HBO therapy is a way to deliver very high arterial oxygen tension ranging between 1,000 and 1,600 mm Hg to achieve tissue oxygen tension around 400 mm Hg by exposing the patient to very high oxygen tension in a closed chamber over multiple sessions (ranging from 2 to 40 sessions) [22].
The use of HBO leads to increased arterial oxygen tension that may reverse RBCs sickling in the microcirculation. Also, the elevated level of pO2 may decrease the risk of tissue ischemia and infarction [23]. HBO can exert its beneficial effects on AVN by enhancing the molecular signaling that helps accelerate bone remodeling. It also promotes the osteogenic differentiation of mesenchymal stem cells [24]. HBO also inhibits osteoclast formation and bone resorption [25]. HBOT can have some anti-inflammatory effect in patients with AVN as it lowers the level of IL-1b, TNF-a, and IL-6, which are key cytokines for bone resorption.
These effects can explain the resolution of edema seen in radiological imaging and the relief of AVN symptoms by decreasing the bone internal pressure, restoring venous return, and improving microcirculation [26]. Furthermore, HBO can promote the viability and activity of the phagocytic cells which are beneficial to the absorption and removal of necrotic bone tissue [27].
Side effects of HBO therapy include problems in the middle ear pressure equalization, sinus, and tooth squeeze. These complications are correlated strongly to the number of treatment sessions received [28]. Ambiru et al. [28] reported a complication rate of 8.1% in patients that received 11–29 treatments, the percentage was higher (17.1%) when the number of HBO treatments was ≥30. However, none of these side effects occurred in our patients.
Strengths of our study include studying of AVN cases secondary to SCD which is considered as a very specific study and the first study done in the Middle Eastern population.
Limitations of our study include the small number of patients in the study which decreases the power of our study. Our study was performed on middle-age patients which can make it difficult to generalize the results to include a population of children.

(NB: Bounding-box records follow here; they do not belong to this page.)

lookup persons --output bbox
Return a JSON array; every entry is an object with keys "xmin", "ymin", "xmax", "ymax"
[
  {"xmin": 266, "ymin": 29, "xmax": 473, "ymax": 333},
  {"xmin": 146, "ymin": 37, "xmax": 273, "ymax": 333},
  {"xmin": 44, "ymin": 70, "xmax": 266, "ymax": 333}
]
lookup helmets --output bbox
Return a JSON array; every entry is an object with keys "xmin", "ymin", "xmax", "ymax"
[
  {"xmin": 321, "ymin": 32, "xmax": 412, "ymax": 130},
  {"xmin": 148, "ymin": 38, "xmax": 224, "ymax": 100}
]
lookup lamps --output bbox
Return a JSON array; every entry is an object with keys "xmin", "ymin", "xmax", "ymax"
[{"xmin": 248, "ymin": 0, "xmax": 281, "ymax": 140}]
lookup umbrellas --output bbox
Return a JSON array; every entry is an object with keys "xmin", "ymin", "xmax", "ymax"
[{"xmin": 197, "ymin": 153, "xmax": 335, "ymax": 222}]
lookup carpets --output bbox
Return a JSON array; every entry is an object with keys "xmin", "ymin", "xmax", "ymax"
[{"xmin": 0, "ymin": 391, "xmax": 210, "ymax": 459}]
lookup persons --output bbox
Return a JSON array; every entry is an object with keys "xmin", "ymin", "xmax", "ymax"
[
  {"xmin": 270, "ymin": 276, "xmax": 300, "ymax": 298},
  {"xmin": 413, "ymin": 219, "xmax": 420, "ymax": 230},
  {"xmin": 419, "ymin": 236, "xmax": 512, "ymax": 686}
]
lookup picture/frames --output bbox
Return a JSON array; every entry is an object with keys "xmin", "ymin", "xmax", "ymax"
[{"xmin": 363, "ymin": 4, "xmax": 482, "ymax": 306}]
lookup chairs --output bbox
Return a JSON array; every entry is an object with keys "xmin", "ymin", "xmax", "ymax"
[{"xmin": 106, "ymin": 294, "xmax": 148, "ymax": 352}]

In summary, although it is not possible to draw any therapeutic conclusions for using HBO therapy in the management of ON in patients with SCD, further studies are encouraged to assess its safety and efficacy.
Statement of Ethics
These case series were approved by the Hamad Medical Corporation Medical Research Centre and consents were obtained from all patients.
Disclosure Statement
The authors declare no potential conflicts of interest concerning the research, authorship, and/or publication of this article.
Funding Sources
Qatar National Library (QNL).
Authors Contributions
Amr A Shier, Mohammed Abdelrazek, Ashraf Soliman, Vincenzo De Sanctis and Mohamed Yassin: writing and editing. Ahmed Elsayed, Mohamed AJ Abdulla, Shehab Mohamed, Khadra Yassin, Ilham Bilal: Clinical care.
Acknowledgement
The authors acknowledge the Qatar National Library (QNL) for financial support and internal medicine residency program for scientific support.